▶ Page text:
Despite increased usage of ignition interlock devices, DUI-related deaths and injuries are on the rise.

After years of declines, traffic fatalities in the United States are on the rise, and unfortunately, that same trend is in place for DUI-related deaths and injuries too, according to new statistics.

Every day, 28 people in the United States die in an alcohol-related vehicle crash—that’s one person every 53 minutes, National Highway Traffic Safety Administration data reveals.

Although drunk driving fatalities have fallen by a third in the last three decades, the chance of being in an alcohol-impaired crash is still one in three during the course of a lifetime, the agency notes, adding that these deaths and damages contribute to a cost of $52 billion per year.

BackgroundChecks.org researched state DUI rankings using a combination of CDC, Department of Transportation data, and local state data. The group not only compiled the national figures, it created a comprehensive score for each state.

(Death toll rises as U.S. drivers keep engaging in distracted driving. Click Here for the story.)

▶ Work task 1:
Answer these from the DUI article:
(a) According to National Highway Traffic Safety Administration data, how many people in the United States die each day in an alcohol-related vehicle crash?
(b) What lifetime chance of being in an alcohol-impaired crash does the article give?
(c) Which data sources did BackgroundChecks.org combine to research state DUI rankings?
▶ Work task 2: List every organization or agency named in the DUI article.

▶ Data excerpt:
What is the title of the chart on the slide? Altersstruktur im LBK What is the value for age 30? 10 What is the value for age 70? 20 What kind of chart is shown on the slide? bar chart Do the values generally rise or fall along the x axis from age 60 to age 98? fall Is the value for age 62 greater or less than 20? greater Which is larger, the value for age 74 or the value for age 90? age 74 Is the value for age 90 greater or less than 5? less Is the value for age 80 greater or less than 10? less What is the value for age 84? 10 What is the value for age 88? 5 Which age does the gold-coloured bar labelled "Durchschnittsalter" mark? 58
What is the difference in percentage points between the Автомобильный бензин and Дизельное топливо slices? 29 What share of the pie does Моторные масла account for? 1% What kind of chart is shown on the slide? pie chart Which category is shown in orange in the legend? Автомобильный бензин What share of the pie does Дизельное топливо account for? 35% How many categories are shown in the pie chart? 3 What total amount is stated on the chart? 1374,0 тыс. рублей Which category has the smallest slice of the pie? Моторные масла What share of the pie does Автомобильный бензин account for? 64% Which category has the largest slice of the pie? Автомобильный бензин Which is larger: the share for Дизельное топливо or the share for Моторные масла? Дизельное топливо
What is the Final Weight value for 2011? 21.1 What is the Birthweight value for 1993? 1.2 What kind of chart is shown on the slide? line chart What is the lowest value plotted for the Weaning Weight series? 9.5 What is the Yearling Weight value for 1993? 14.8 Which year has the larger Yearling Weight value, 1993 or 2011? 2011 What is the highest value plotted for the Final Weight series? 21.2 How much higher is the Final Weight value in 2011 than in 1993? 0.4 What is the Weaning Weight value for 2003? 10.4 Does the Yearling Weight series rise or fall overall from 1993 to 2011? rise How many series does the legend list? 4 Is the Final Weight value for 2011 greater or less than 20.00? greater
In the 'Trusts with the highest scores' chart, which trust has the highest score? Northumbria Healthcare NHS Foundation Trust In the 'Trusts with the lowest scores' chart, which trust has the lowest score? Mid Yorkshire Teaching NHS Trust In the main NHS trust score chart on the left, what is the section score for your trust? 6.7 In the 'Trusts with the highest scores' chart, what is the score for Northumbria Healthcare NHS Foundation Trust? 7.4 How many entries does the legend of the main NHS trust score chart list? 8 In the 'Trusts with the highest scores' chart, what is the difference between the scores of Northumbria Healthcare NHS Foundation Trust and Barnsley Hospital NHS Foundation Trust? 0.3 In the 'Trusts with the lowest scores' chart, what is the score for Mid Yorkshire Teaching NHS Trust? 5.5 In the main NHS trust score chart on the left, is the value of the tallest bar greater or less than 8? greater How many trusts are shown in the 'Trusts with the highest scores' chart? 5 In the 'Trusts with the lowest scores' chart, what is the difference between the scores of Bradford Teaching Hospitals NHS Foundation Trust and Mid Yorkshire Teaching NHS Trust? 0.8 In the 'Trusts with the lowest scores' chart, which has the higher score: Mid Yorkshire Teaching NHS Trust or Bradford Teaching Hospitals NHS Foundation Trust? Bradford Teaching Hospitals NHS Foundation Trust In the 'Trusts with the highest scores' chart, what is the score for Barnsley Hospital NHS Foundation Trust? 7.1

▶ Task result 1:
(a) 28 people, one person every 53 minutes.
(b) One in three.
(c) CDC data, Department of Transportation data, and local state data.

▶ Task result 2:
- National Highway Traffic Safety Administration
- BackgroundChecks.org
- CDC
- Department of Transportation